課題 1 >> 本文で、シューマン・クァルテットのチェロ奏者として挙げられているのは誰か。

----- 課題本文 -----

6月「サントリーホール チェンバーミュージック・ガーデン(CMG)」恒例の「ベートーヴェン・サイクル」を担当したドイツのシューマン・クァルテットは、世界的ソリストのエリック・シューマンらシューマン3兄弟とヴィオラの名手ファイト・ヘルテンシュタインの4人。第1ヴァイオリンのエリックの名技が柱になるが、第2ヴァイオリンのケンが室内楽の喜びを全身で表し、ときに流れを崩す攻めの表現も厭わない。それをエリックは笑顔で受け止め、チェロのマークは冷静に頑丈な土台を作り、ヘルテンシュタインは穏やかにバランスをとる。4人のキャラクターが愛着を呼ぶうえに、演奏は疑いなくトップの水準で、豊かな響きに一体感もあり、かつスリリング。ベートーヴェン初期の交歓、中期の情熱と好相性で、その面白さを存分に伝えてくれた。

撮影:池上直哉 提供:サントリーホール
日本の若手室内楽団体で進境著しいのが、葵トリオとクァルテット・インテグラ。25年は彼らの充実を端的に示す年となった。
葵トリオは、24年12月のシュニトケやヴァインベルクから、25年6月CMGではショスタコーヴィチ第2番、9月はチャイコフスキー「偉大なる芸術家の思い出に」と、時代をさかのぼってソヴィエトとロシアの傑作トリオに取り組み、隙のない仕上がりでその真髄に迫った。名演となったチャイコフスキーの大作は、秋元孝介のピアノの美音と要所での迫力が格別で、コーダの壮絶なクライマックスには圧倒された。

-----

課題 2 >> 記録から、文字列「automated」を含む行をすべて抜き出せ。

----- 提供記録 -----

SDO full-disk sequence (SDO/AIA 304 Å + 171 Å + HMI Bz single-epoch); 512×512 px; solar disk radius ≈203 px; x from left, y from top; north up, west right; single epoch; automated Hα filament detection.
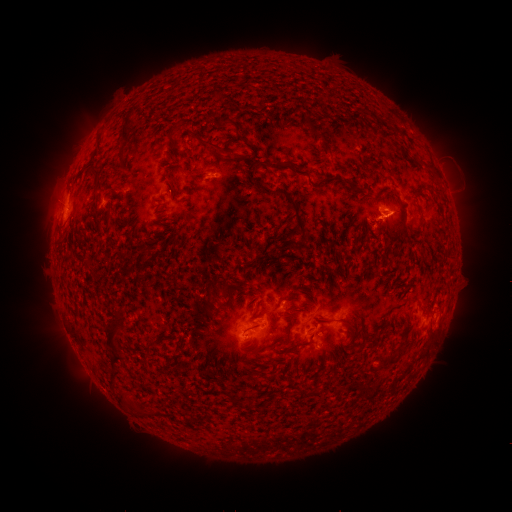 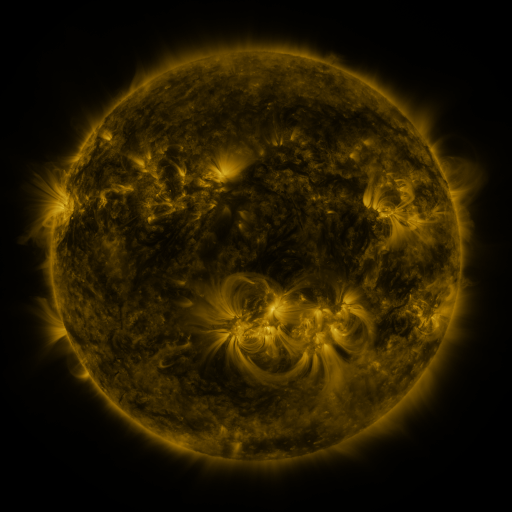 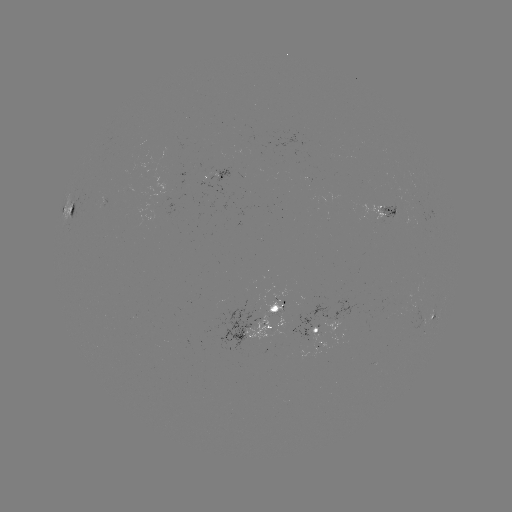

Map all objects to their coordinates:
filament: (213, 90, 223, 100)
filament: (119, 111, 135, 148)
filament: (167, 118, 184, 139)
filament: (215, 118, 236, 129)
filament: (380, 130, 393, 142)
filament: (236, 132, 246, 143)
filament: (314, 133, 331, 153)
filament: (196, 137, 255, 165)
filament: (399, 147, 407, 160)
filament: (88, 152, 101, 179)
filament: (261, 160, 311, 180)
filament: (166, 162, 178, 198)
filament: (105, 163, 120, 174)
filament: (253, 177, 263, 188)
filament: (312, 178, 328, 189)
filament: (272, 185, 310, 239)
filament: (91, 197, 100, 214)
filament: (69, 205, 76, 215)
filament: (153, 229, 167, 238)
filament: (141, 243, 153, 253)
filament: (220, 283, 228, 293)
filament: (214, 285, 236, 313)
filament: (205, 297, 213, 309)
filament: (103, 307, 124, 352)
filament: (199, 316, 212, 324)
filament: (313, 317, 355, 332)
filament: (268, 320, 292, 350)
filament: (245, 322, 260, 331)
filament: (145, 338, 157, 350)
filament: (109, 351, 126, 365)
filament: (111, 367, 124, 381)
filament: (224, 388, 238, 403)
filament: (116, 389, 129, 405)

-----

解答例 1 >> マーク

解答例 2 >>
SDO full-disk sequence (SDO/AIA 304 Å + 171 Å + HMI Bz single-epoch); 512×512 px; solar disk radius ≈203 px; x from left, y from top; north up, west right; single epoch; automated Hα filament detection.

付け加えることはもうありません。